■ The problem:
Copy the lines below word for word, leaving out the pictures.

━━ Extracted material

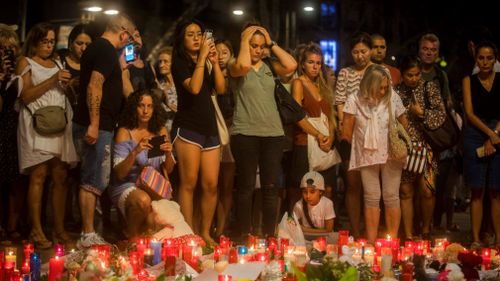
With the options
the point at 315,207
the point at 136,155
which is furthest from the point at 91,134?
the point at 315,207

━━━━

■ Solution below:
With the options
the point at 315,207
the point at 136,155
which is furthest from the point at 91,134?
the point at 315,207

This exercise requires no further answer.